Trello Is Being Acquired by Atlassian - riqbal
http://blog.trello.com/trello-atlassian
======
newscracker
It seems like a bit too early for Trello to be acquired, and kind of weird to
be acquired by Atlassian, though both companies are in making team
collaboration products. Sentimentally, I'll miss that Trello is no longer
directly tied to Fog Creek, Joel Spolsky, etc.
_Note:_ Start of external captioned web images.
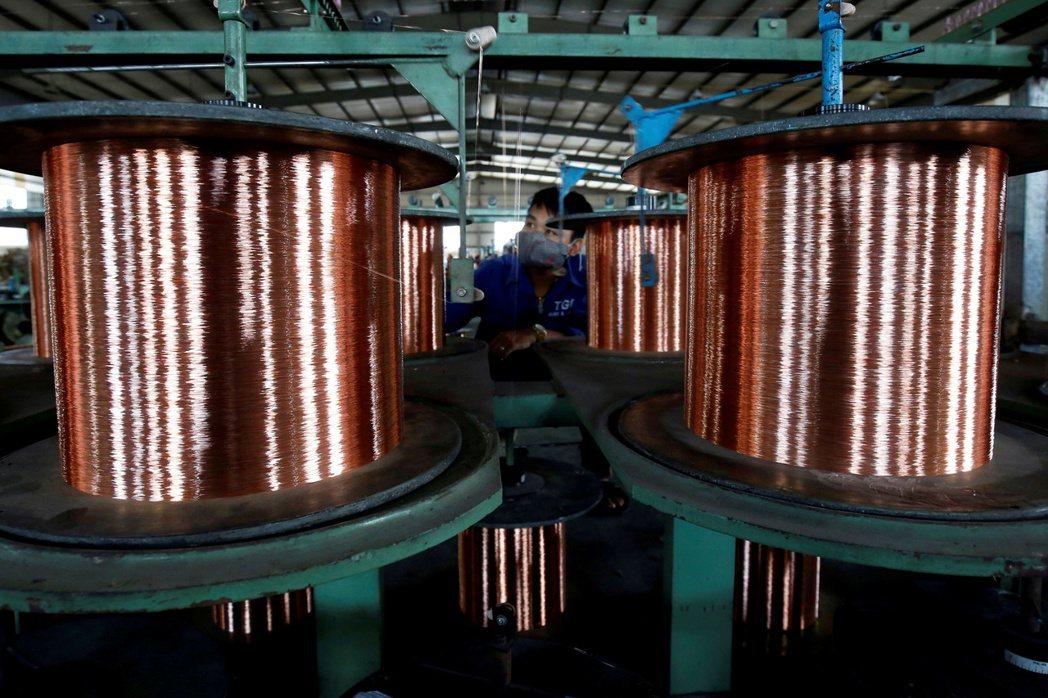 國際銅價6日創下歷史新高,圖為銅線。(路透)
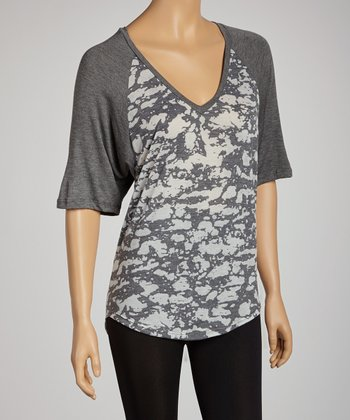 Gray & White Abstract Raglan Top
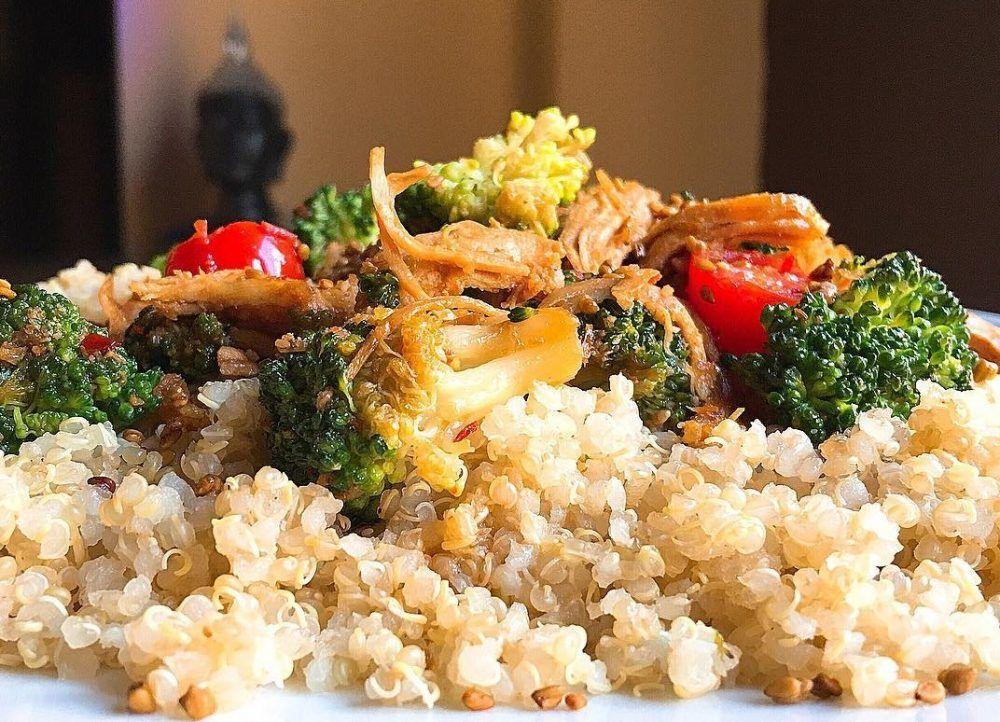 Cazuela de quinoa, pollo y brócoli con queso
>In short: you can expect Trello to become even more awesome and more fun than
it is today. We’re as committed to our original vision and brand as we were on
launch day but we now have more firepower to fulfill that mission. We will
continue operating as a standalone service, and we will continue to integrate
deeply with all of the tools available out there that help people collaborate
(and you can look forward to some great integrations with HipChat, Confluence
and JIRA).

Acquired companies usually put up very bold and optimistic statements about
being independent, becoming much better, and so on. I guess we'll have to wait
and see how it turns out. I'm looking for alternatives just to be prepared for
what may come.

------
dbg31415
This is a dupe.

* Atlassian acquires Trello for $425M | Hacker News || [https://news.ycombinator.com/item?id=13356318](https://news.ycombinator.com/item?id=13356318)

------
greenyoda
Extensive discussion here:
[https://news.ycombinator.com/item?id=13356318](https://news.ycombinator.com/item?id=13356318)

------
scdoshi
Atlassian has a pretty good track record of absorbing products and keeping
them independent. Hipchat and bitbucket come to mind. This should be good for
Trello.